A standard autoencoder minimises \(\|x - \hat{x}\|^2\) (reconstruction loss). This encourages point-wise fidelity but makes no guarantees about the global structure of the latent space.

Problem: Methods like t-SNE and UMAP empirically preserve local structure (nearby points stay nearby) but can distort global topology — a single connected manifold can be fragmented into disconnected clusters, or a loop can be contracted to a point.

The TopoAE Objective

Topological Autoencoder (Moor et al. 2020) defines:

$$\mathcal{L}_{TopoAE} = \underbrace{\|X - \hat{X}\|^2}_{\text{reconstruction}} + \lambda \underbrace{d_{T}(\mathrm{dgm}(X), \mathrm{dgm}(Z))}_{\text{topological}}$$

where:

  • \(\mathrm{dgm}(X)\) = persistence diagram of the Rips filtration on input points \(X\).
  • \(\mathrm{dgm}(Z)\) = persistence diagram of the Rips filtration on latent codes \(Z = e_\theta(X)\).
  • \(d_T\) is a differentiable approximation to the bottleneck/Wasserstein distance.

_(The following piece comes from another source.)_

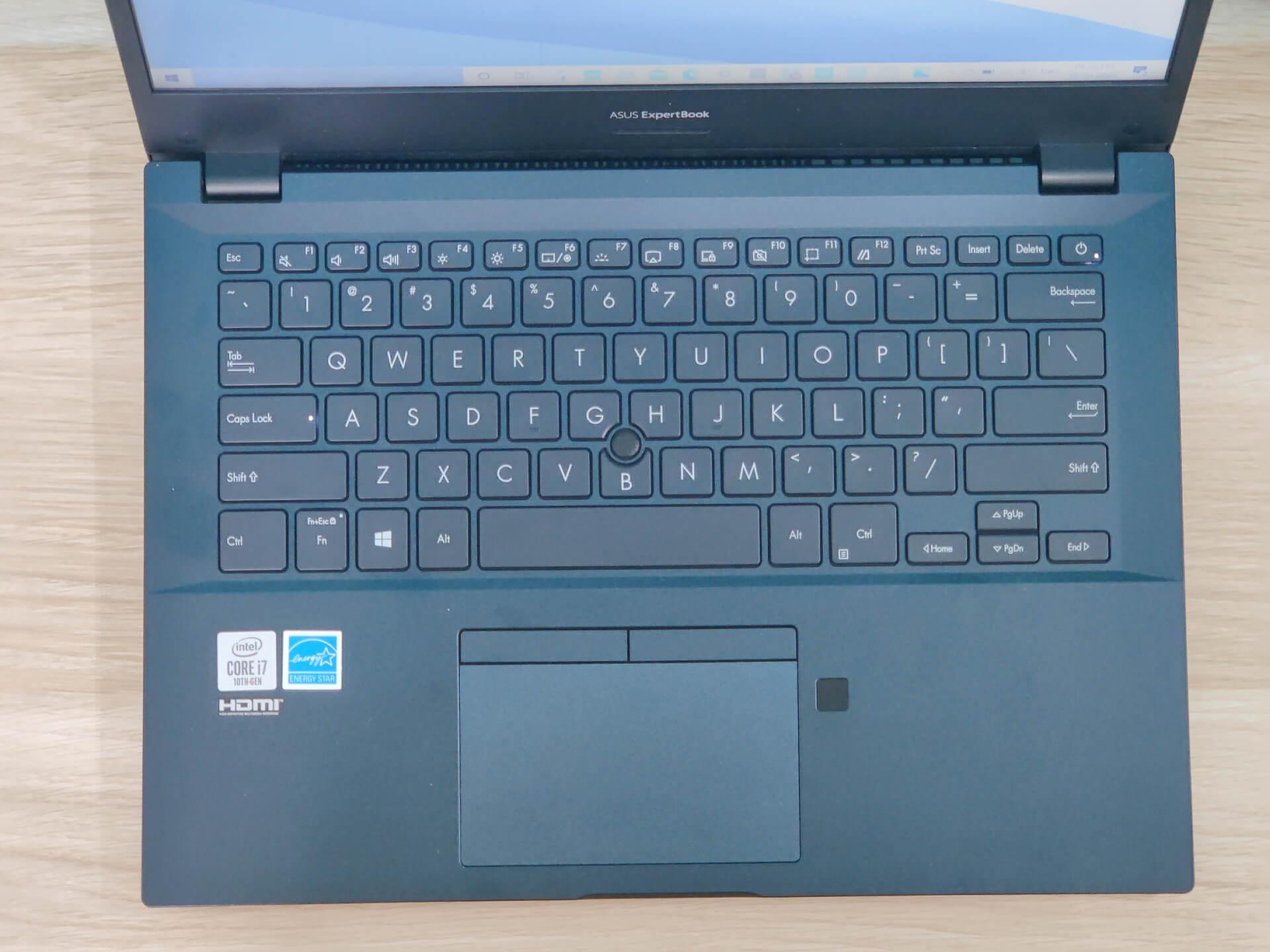 ASUS ExpertBook P2 P2451FB Keyboard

Computing the Topological Loss

The Wasserstein distance between diagrams can be computed via linear assignment (the Hungarian algorithm). For batches, the key insight is:

  1. Each diagram point \((b_k, d_k)\) in \(\mathrm{dgm}(X)\) corresponds to a specific edge or simplex in the filtration.
  2. Each diagram point in \(\mathrm{dgm}(Z)\) similarly corresponds to latent-space distances.
  3. Matching diagram points gives a correspondence between input-space features and latent-space features.
  4. The loss measures how much the birth/death times shift.

Gradients flow back through: \(\mathrm{loss} \to d_k^{(Z)} \to d(z_i, z_j) \to z_i = e_\theta(x_i) \to \theta\)

What Topology Is Preserved

For \(H_0\) (connected components): the encoder is forced to map disconnected components in \(X\) to disconnected regions in \(Z\), and connected data to connected latent space.

For \(H_1\) (loops): if the input data lies near a circle, the latent space is forced to also have a circular topology, not a line.

Comparison with Other Methods

MethodPreserves Local StructurePreserves Global Topology
PCAPartiallyNo
t-SNEYesNo
UMAPYesPartially
VAENo guaranteeNo
TopoAEYes (via reconstruction)Yes (via topology loss)
Key Insight: The failure mode of standard autoencoders is that the latent space "folds" the data manifold — a torus can become a cylinder or even a disc in the latent space, destroying H₁ features. TopoAE's topological loss detects this folding (as new short-lived H₁ features or death of long-lived features) and penalises it, maintaining the "shape" of the data manifold throughout training.

References

  • M. Moor, M. Horn, B. Rieck, K. Borgwardt, “Topological Autoencoders,” ICML 2020. arXiv:1906.00722.
  • L. McInnes, J. Healy, J. Melville, “UMAP: Uniform Manifold Approximation and Projection,” arXiv:1802.03426.